Écrit et réalisé par Adilkhan YERZHANOV – Kazakhstan 2022 1h30mn VOSTF – avec Azamat Nigmanov, Aleksandra Revenko, Nurbek Mukushev…
Du 12/07/23 au 18/07/23
Après le magnifique La Tendre indifférence du monde et le très noir A dark dark man, tous deux sortis sur nos écrans, Adilkan Yerzghanov nous revient avec l’étonnant Assault, dont le titre hommage au film de John Carpenter n’est pas le fruit du hasard. Il s’agit d’évidence d’une référence explicite même si le postulat de départ diffère quelque peu.
Quelque part au milieu d’un espace-temps incertain, en plein cœur du Kazakhstan dans un décor enneigé, se trouve une école. Des hommes armés s’introduisent dans l’établissement avec une facilité déconcertante et prennent en otage une classe. A l’extérieur, devant la situation inhabituelle, vu l’éloignement géographique et la passivité des autorités locales, les adultes s’organisent et décident d’intervenir par leurs propres moyens. Pour cela, ils commencent par s’entraîner et élaborer un plan d’attaque.
Cinéaste prolifique et important de son pays, Adilkan Yerzghanov enchaîne les tournages signant plus de 10 films en moins de 10 ans. Une urgence se dégage de son cinéma viscéral et pourtant distancié, toujours emprunt d’un humour décalé, parfois proche de celui de Takeshi Kitano. Assault ne déroge pas à cette impression. La galerie de bras cassés devant intervenir dans l’école est absolument irrésistible confirmant ses qualités de portraitistes par un sens très sur du détail et de la scénographie. Ce petit théâtre de l’absurde est composé d’un professeur de mathématiques responsable en partie de la prise d’otage, de son ex-femme, d’un chômeur alcoolique, d’un prof de sport qui se la raconte, d’un ancien combattant et de l’idiot du village. On vous laisse deviner quelle est la seule personne qui manie les armes à feu à la perfection.
La singularité du film tient aussi à l’intelligence d’un scénario qui immerge ces figures ubuesques dans une configuration de pur film de genre. Assaut peut se voir comme un détournement ludique, véritable hold-up jouissif, du cinéma d’action américain le plus ouvertement commercial avec un scénario calibré en apparence, jusque dans ses implications douteuses, à savoir une justification de la loi du talion, de l’intervention brutale sans concession, remise en cause in extremis par un plan génial, d’une ambiguïté troublante.
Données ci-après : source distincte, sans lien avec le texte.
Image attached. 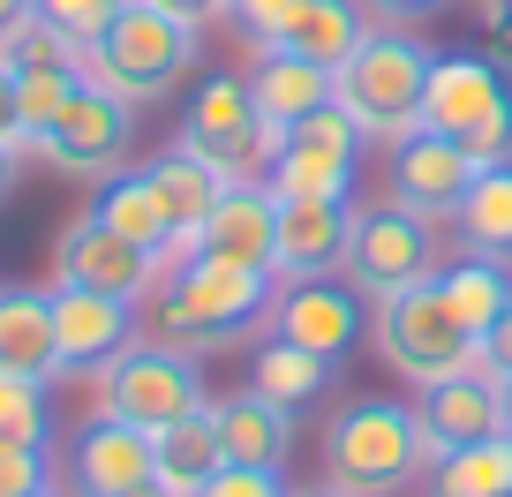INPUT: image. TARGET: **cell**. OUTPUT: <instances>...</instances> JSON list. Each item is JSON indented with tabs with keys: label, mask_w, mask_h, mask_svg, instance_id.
I'll list each match as a JSON object with an SVG mask.
<instances>
[{
	"label": "cell",
	"mask_w": 512,
	"mask_h": 497,
	"mask_svg": "<svg viewBox=\"0 0 512 497\" xmlns=\"http://www.w3.org/2000/svg\"><path fill=\"white\" fill-rule=\"evenodd\" d=\"M279 302V272H249V264H211V257H174L166 279L144 302V339L174 354H211L249 339Z\"/></svg>",
	"instance_id": "cell-1"
},
{
	"label": "cell",
	"mask_w": 512,
	"mask_h": 497,
	"mask_svg": "<svg viewBox=\"0 0 512 497\" xmlns=\"http://www.w3.org/2000/svg\"><path fill=\"white\" fill-rule=\"evenodd\" d=\"M437 46L400 23H369V38L332 68V106L354 113V129L369 144H400L407 129H422V91H430Z\"/></svg>",
	"instance_id": "cell-2"
},
{
	"label": "cell",
	"mask_w": 512,
	"mask_h": 497,
	"mask_svg": "<svg viewBox=\"0 0 512 497\" xmlns=\"http://www.w3.org/2000/svg\"><path fill=\"white\" fill-rule=\"evenodd\" d=\"M204 61V31L181 16H166L159 0H121V16L106 23L91 53H83V76H98L106 91H121L128 106H159Z\"/></svg>",
	"instance_id": "cell-3"
},
{
	"label": "cell",
	"mask_w": 512,
	"mask_h": 497,
	"mask_svg": "<svg viewBox=\"0 0 512 497\" xmlns=\"http://www.w3.org/2000/svg\"><path fill=\"white\" fill-rule=\"evenodd\" d=\"M430 467L415 430V400H347L332 422H324V482L347 497H400L407 482Z\"/></svg>",
	"instance_id": "cell-4"
},
{
	"label": "cell",
	"mask_w": 512,
	"mask_h": 497,
	"mask_svg": "<svg viewBox=\"0 0 512 497\" xmlns=\"http://www.w3.org/2000/svg\"><path fill=\"white\" fill-rule=\"evenodd\" d=\"M445 264V234L437 219L407 211L400 196H377V204H354V226H347V257H339V279H347L362 302H392V294L437 279Z\"/></svg>",
	"instance_id": "cell-5"
},
{
	"label": "cell",
	"mask_w": 512,
	"mask_h": 497,
	"mask_svg": "<svg viewBox=\"0 0 512 497\" xmlns=\"http://www.w3.org/2000/svg\"><path fill=\"white\" fill-rule=\"evenodd\" d=\"M422 129L452 136L475 166L512 159V76L482 53H437L422 91Z\"/></svg>",
	"instance_id": "cell-6"
},
{
	"label": "cell",
	"mask_w": 512,
	"mask_h": 497,
	"mask_svg": "<svg viewBox=\"0 0 512 497\" xmlns=\"http://www.w3.org/2000/svg\"><path fill=\"white\" fill-rule=\"evenodd\" d=\"M174 144L189 151V159H204L226 189H264V181H272L279 136L264 129V113L249 106V83L241 76H204L189 91V106H181Z\"/></svg>",
	"instance_id": "cell-7"
},
{
	"label": "cell",
	"mask_w": 512,
	"mask_h": 497,
	"mask_svg": "<svg viewBox=\"0 0 512 497\" xmlns=\"http://www.w3.org/2000/svg\"><path fill=\"white\" fill-rule=\"evenodd\" d=\"M196 407H211L196 354H174V347H159V339H136L128 354H113L91 377V415L136 422V430H151V437H159L166 422L196 415Z\"/></svg>",
	"instance_id": "cell-8"
},
{
	"label": "cell",
	"mask_w": 512,
	"mask_h": 497,
	"mask_svg": "<svg viewBox=\"0 0 512 497\" xmlns=\"http://www.w3.org/2000/svg\"><path fill=\"white\" fill-rule=\"evenodd\" d=\"M369 339H377V354L392 362V377H407L415 392L475 362V339H467L460 317L445 309L437 279H422V287H407V294H392V302H377V317H369Z\"/></svg>",
	"instance_id": "cell-9"
},
{
	"label": "cell",
	"mask_w": 512,
	"mask_h": 497,
	"mask_svg": "<svg viewBox=\"0 0 512 497\" xmlns=\"http://www.w3.org/2000/svg\"><path fill=\"white\" fill-rule=\"evenodd\" d=\"M128 151H136V106L121 91H106L98 76H83L76 98L61 106V121L31 144V159H46L68 181H106L128 166Z\"/></svg>",
	"instance_id": "cell-10"
},
{
	"label": "cell",
	"mask_w": 512,
	"mask_h": 497,
	"mask_svg": "<svg viewBox=\"0 0 512 497\" xmlns=\"http://www.w3.org/2000/svg\"><path fill=\"white\" fill-rule=\"evenodd\" d=\"M166 279V257H151L144 241L113 234L98 211H76L53 241V287H83V294H121V302L144 309L151 287Z\"/></svg>",
	"instance_id": "cell-11"
},
{
	"label": "cell",
	"mask_w": 512,
	"mask_h": 497,
	"mask_svg": "<svg viewBox=\"0 0 512 497\" xmlns=\"http://www.w3.org/2000/svg\"><path fill=\"white\" fill-rule=\"evenodd\" d=\"M362 151H369V136L354 129V113H339V106L309 113L272 151V196H332V204H354Z\"/></svg>",
	"instance_id": "cell-12"
},
{
	"label": "cell",
	"mask_w": 512,
	"mask_h": 497,
	"mask_svg": "<svg viewBox=\"0 0 512 497\" xmlns=\"http://www.w3.org/2000/svg\"><path fill=\"white\" fill-rule=\"evenodd\" d=\"M415 430H422V452H430V467L445 460V452H467L482 445V437H505L512 415H505V377L482 362L452 369V377H437V385L415 392Z\"/></svg>",
	"instance_id": "cell-13"
},
{
	"label": "cell",
	"mask_w": 512,
	"mask_h": 497,
	"mask_svg": "<svg viewBox=\"0 0 512 497\" xmlns=\"http://www.w3.org/2000/svg\"><path fill=\"white\" fill-rule=\"evenodd\" d=\"M272 339H294V347L324 354V362H347L354 339L369 332V302L347 287V279H279V302H272Z\"/></svg>",
	"instance_id": "cell-14"
},
{
	"label": "cell",
	"mask_w": 512,
	"mask_h": 497,
	"mask_svg": "<svg viewBox=\"0 0 512 497\" xmlns=\"http://www.w3.org/2000/svg\"><path fill=\"white\" fill-rule=\"evenodd\" d=\"M475 174L482 166L437 129H407L400 144H384V196H400L407 211H422V219H437V226H452V211H460V196H467Z\"/></svg>",
	"instance_id": "cell-15"
},
{
	"label": "cell",
	"mask_w": 512,
	"mask_h": 497,
	"mask_svg": "<svg viewBox=\"0 0 512 497\" xmlns=\"http://www.w3.org/2000/svg\"><path fill=\"white\" fill-rule=\"evenodd\" d=\"M61 482L76 497H144V490H159V475H151V430L91 415L61 452Z\"/></svg>",
	"instance_id": "cell-16"
},
{
	"label": "cell",
	"mask_w": 512,
	"mask_h": 497,
	"mask_svg": "<svg viewBox=\"0 0 512 497\" xmlns=\"http://www.w3.org/2000/svg\"><path fill=\"white\" fill-rule=\"evenodd\" d=\"M53 339H61V377L91 385L113 354H128L144 339V309L121 294H83V287H53Z\"/></svg>",
	"instance_id": "cell-17"
},
{
	"label": "cell",
	"mask_w": 512,
	"mask_h": 497,
	"mask_svg": "<svg viewBox=\"0 0 512 497\" xmlns=\"http://www.w3.org/2000/svg\"><path fill=\"white\" fill-rule=\"evenodd\" d=\"M347 226H354V204H332V196H279L272 272L279 279H332L339 257H347Z\"/></svg>",
	"instance_id": "cell-18"
},
{
	"label": "cell",
	"mask_w": 512,
	"mask_h": 497,
	"mask_svg": "<svg viewBox=\"0 0 512 497\" xmlns=\"http://www.w3.org/2000/svg\"><path fill=\"white\" fill-rule=\"evenodd\" d=\"M272 241H279V196L264 189H226L211 204L204 234L181 249V257H211V264H249V272H272Z\"/></svg>",
	"instance_id": "cell-19"
},
{
	"label": "cell",
	"mask_w": 512,
	"mask_h": 497,
	"mask_svg": "<svg viewBox=\"0 0 512 497\" xmlns=\"http://www.w3.org/2000/svg\"><path fill=\"white\" fill-rule=\"evenodd\" d=\"M211 430H219L226 467H287V452H294V415L279 400H264L256 385L211 400Z\"/></svg>",
	"instance_id": "cell-20"
},
{
	"label": "cell",
	"mask_w": 512,
	"mask_h": 497,
	"mask_svg": "<svg viewBox=\"0 0 512 497\" xmlns=\"http://www.w3.org/2000/svg\"><path fill=\"white\" fill-rule=\"evenodd\" d=\"M241 83H249V106L264 113L272 136H287L294 121H309V113L332 106V68L302 61V53H256V68Z\"/></svg>",
	"instance_id": "cell-21"
},
{
	"label": "cell",
	"mask_w": 512,
	"mask_h": 497,
	"mask_svg": "<svg viewBox=\"0 0 512 497\" xmlns=\"http://www.w3.org/2000/svg\"><path fill=\"white\" fill-rule=\"evenodd\" d=\"M0 369L61 385V339H53V287H0Z\"/></svg>",
	"instance_id": "cell-22"
},
{
	"label": "cell",
	"mask_w": 512,
	"mask_h": 497,
	"mask_svg": "<svg viewBox=\"0 0 512 497\" xmlns=\"http://www.w3.org/2000/svg\"><path fill=\"white\" fill-rule=\"evenodd\" d=\"M91 211L113 226V234L144 241L151 257H166V264L181 257L174 219H166V204H159V189H151V174H144V166H121V174H106V181L91 189Z\"/></svg>",
	"instance_id": "cell-23"
},
{
	"label": "cell",
	"mask_w": 512,
	"mask_h": 497,
	"mask_svg": "<svg viewBox=\"0 0 512 497\" xmlns=\"http://www.w3.org/2000/svg\"><path fill=\"white\" fill-rule=\"evenodd\" d=\"M437 294H445V309L460 317L467 339H482L497 317L512 309V264L505 257H475V249H460V257L437 264Z\"/></svg>",
	"instance_id": "cell-24"
},
{
	"label": "cell",
	"mask_w": 512,
	"mask_h": 497,
	"mask_svg": "<svg viewBox=\"0 0 512 497\" xmlns=\"http://www.w3.org/2000/svg\"><path fill=\"white\" fill-rule=\"evenodd\" d=\"M219 467H226V452H219V430H211V407H196V415L166 422L151 437V475H159L166 497H196Z\"/></svg>",
	"instance_id": "cell-25"
},
{
	"label": "cell",
	"mask_w": 512,
	"mask_h": 497,
	"mask_svg": "<svg viewBox=\"0 0 512 497\" xmlns=\"http://www.w3.org/2000/svg\"><path fill=\"white\" fill-rule=\"evenodd\" d=\"M144 174H151V189H159V204H166V219H174V241L189 249L196 234H204V219H211V204L226 196V181L211 174L204 159H189L181 144H166L159 159H144Z\"/></svg>",
	"instance_id": "cell-26"
},
{
	"label": "cell",
	"mask_w": 512,
	"mask_h": 497,
	"mask_svg": "<svg viewBox=\"0 0 512 497\" xmlns=\"http://www.w3.org/2000/svg\"><path fill=\"white\" fill-rule=\"evenodd\" d=\"M332 377H339V362L294 347V339H256V354H249V385L264 392V400H279L287 415H302L309 400H324Z\"/></svg>",
	"instance_id": "cell-27"
},
{
	"label": "cell",
	"mask_w": 512,
	"mask_h": 497,
	"mask_svg": "<svg viewBox=\"0 0 512 497\" xmlns=\"http://www.w3.org/2000/svg\"><path fill=\"white\" fill-rule=\"evenodd\" d=\"M369 8L362 0H302L294 8V23H287V38H279L272 53H302V61H324V68H339L354 46L369 38Z\"/></svg>",
	"instance_id": "cell-28"
},
{
	"label": "cell",
	"mask_w": 512,
	"mask_h": 497,
	"mask_svg": "<svg viewBox=\"0 0 512 497\" xmlns=\"http://www.w3.org/2000/svg\"><path fill=\"white\" fill-rule=\"evenodd\" d=\"M452 234H460V249H475V257H505L512 264V159L482 166V174L467 181L460 211H452Z\"/></svg>",
	"instance_id": "cell-29"
},
{
	"label": "cell",
	"mask_w": 512,
	"mask_h": 497,
	"mask_svg": "<svg viewBox=\"0 0 512 497\" xmlns=\"http://www.w3.org/2000/svg\"><path fill=\"white\" fill-rule=\"evenodd\" d=\"M430 497H512V430L482 437L467 452H445L430 467Z\"/></svg>",
	"instance_id": "cell-30"
},
{
	"label": "cell",
	"mask_w": 512,
	"mask_h": 497,
	"mask_svg": "<svg viewBox=\"0 0 512 497\" xmlns=\"http://www.w3.org/2000/svg\"><path fill=\"white\" fill-rule=\"evenodd\" d=\"M0 445H38V452H53V407H46V385H38V377L0 369Z\"/></svg>",
	"instance_id": "cell-31"
},
{
	"label": "cell",
	"mask_w": 512,
	"mask_h": 497,
	"mask_svg": "<svg viewBox=\"0 0 512 497\" xmlns=\"http://www.w3.org/2000/svg\"><path fill=\"white\" fill-rule=\"evenodd\" d=\"M31 16H38V23H53L68 46L91 53L98 38H106V23L121 16V0H31Z\"/></svg>",
	"instance_id": "cell-32"
},
{
	"label": "cell",
	"mask_w": 512,
	"mask_h": 497,
	"mask_svg": "<svg viewBox=\"0 0 512 497\" xmlns=\"http://www.w3.org/2000/svg\"><path fill=\"white\" fill-rule=\"evenodd\" d=\"M53 452H38V445H0V497H38V490H53Z\"/></svg>",
	"instance_id": "cell-33"
},
{
	"label": "cell",
	"mask_w": 512,
	"mask_h": 497,
	"mask_svg": "<svg viewBox=\"0 0 512 497\" xmlns=\"http://www.w3.org/2000/svg\"><path fill=\"white\" fill-rule=\"evenodd\" d=\"M294 8H302V0H234V8H226V16L241 23V38H249L256 53H272L279 38H287V23H294Z\"/></svg>",
	"instance_id": "cell-34"
},
{
	"label": "cell",
	"mask_w": 512,
	"mask_h": 497,
	"mask_svg": "<svg viewBox=\"0 0 512 497\" xmlns=\"http://www.w3.org/2000/svg\"><path fill=\"white\" fill-rule=\"evenodd\" d=\"M196 497H287V467H219Z\"/></svg>",
	"instance_id": "cell-35"
},
{
	"label": "cell",
	"mask_w": 512,
	"mask_h": 497,
	"mask_svg": "<svg viewBox=\"0 0 512 497\" xmlns=\"http://www.w3.org/2000/svg\"><path fill=\"white\" fill-rule=\"evenodd\" d=\"M475 362H482V369H497V377L512 385V309H505V317H497L490 332L475 339Z\"/></svg>",
	"instance_id": "cell-36"
},
{
	"label": "cell",
	"mask_w": 512,
	"mask_h": 497,
	"mask_svg": "<svg viewBox=\"0 0 512 497\" xmlns=\"http://www.w3.org/2000/svg\"><path fill=\"white\" fill-rule=\"evenodd\" d=\"M377 23H400V31H415V23H430L437 8H452V0H362Z\"/></svg>",
	"instance_id": "cell-37"
},
{
	"label": "cell",
	"mask_w": 512,
	"mask_h": 497,
	"mask_svg": "<svg viewBox=\"0 0 512 497\" xmlns=\"http://www.w3.org/2000/svg\"><path fill=\"white\" fill-rule=\"evenodd\" d=\"M0 144L23 151V106H16V68L0 61Z\"/></svg>",
	"instance_id": "cell-38"
},
{
	"label": "cell",
	"mask_w": 512,
	"mask_h": 497,
	"mask_svg": "<svg viewBox=\"0 0 512 497\" xmlns=\"http://www.w3.org/2000/svg\"><path fill=\"white\" fill-rule=\"evenodd\" d=\"M166 16H181V23H196V31H204V23H219L226 8H234V0H159Z\"/></svg>",
	"instance_id": "cell-39"
},
{
	"label": "cell",
	"mask_w": 512,
	"mask_h": 497,
	"mask_svg": "<svg viewBox=\"0 0 512 497\" xmlns=\"http://www.w3.org/2000/svg\"><path fill=\"white\" fill-rule=\"evenodd\" d=\"M23 23H31V0H0V53L23 38Z\"/></svg>",
	"instance_id": "cell-40"
},
{
	"label": "cell",
	"mask_w": 512,
	"mask_h": 497,
	"mask_svg": "<svg viewBox=\"0 0 512 497\" xmlns=\"http://www.w3.org/2000/svg\"><path fill=\"white\" fill-rule=\"evenodd\" d=\"M16 174H23V151H16V144H0V204L16 196Z\"/></svg>",
	"instance_id": "cell-41"
},
{
	"label": "cell",
	"mask_w": 512,
	"mask_h": 497,
	"mask_svg": "<svg viewBox=\"0 0 512 497\" xmlns=\"http://www.w3.org/2000/svg\"><path fill=\"white\" fill-rule=\"evenodd\" d=\"M287 497H347V490H332V482H317V490H287Z\"/></svg>",
	"instance_id": "cell-42"
},
{
	"label": "cell",
	"mask_w": 512,
	"mask_h": 497,
	"mask_svg": "<svg viewBox=\"0 0 512 497\" xmlns=\"http://www.w3.org/2000/svg\"><path fill=\"white\" fill-rule=\"evenodd\" d=\"M38 497H76V490H61V482H53V490H38Z\"/></svg>",
	"instance_id": "cell-43"
},
{
	"label": "cell",
	"mask_w": 512,
	"mask_h": 497,
	"mask_svg": "<svg viewBox=\"0 0 512 497\" xmlns=\"http://www.w3.org/2000/svg\"><path fill=\"white\" fill-rule=\"evenodd\" d=\"M505 415H512V385H505Z\"/></svg>",
	"instance_id": "cell-44"
},
{
	"label": "cell",
	"mask_w": 512,
	"mask_h": 497,
	"mask_svg": "<svg viewBox=\"0 0 512 497\" xmlns=\"http://www.w3.org/2000/svg\"><path fill=\"white\" fill-rule=\"evenodd\" d=\"M144 497H166V490H144Z\"/></svg>",
	"instance_id": "cell-45"
}]
</instances>
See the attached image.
Ce jeu de dupe entre proie et prédateur, mis en scène avec une très grande rigueur, magnifiée par une lumière splendide, est aussi un terrible réquisitoire contre la corruption généralisée d’un système vicié. Drôle, désespéré et constamment lucide sur la situation économique et social du pays, le film a aussi le mérite de ne pas contourner son sujet, d’offrir un véritable thriller dynamique et tendu, atteignant son climax lors d’une libération qui impressionne tant par son découpage filmique que par le rythme insufflé. Une réussite totale.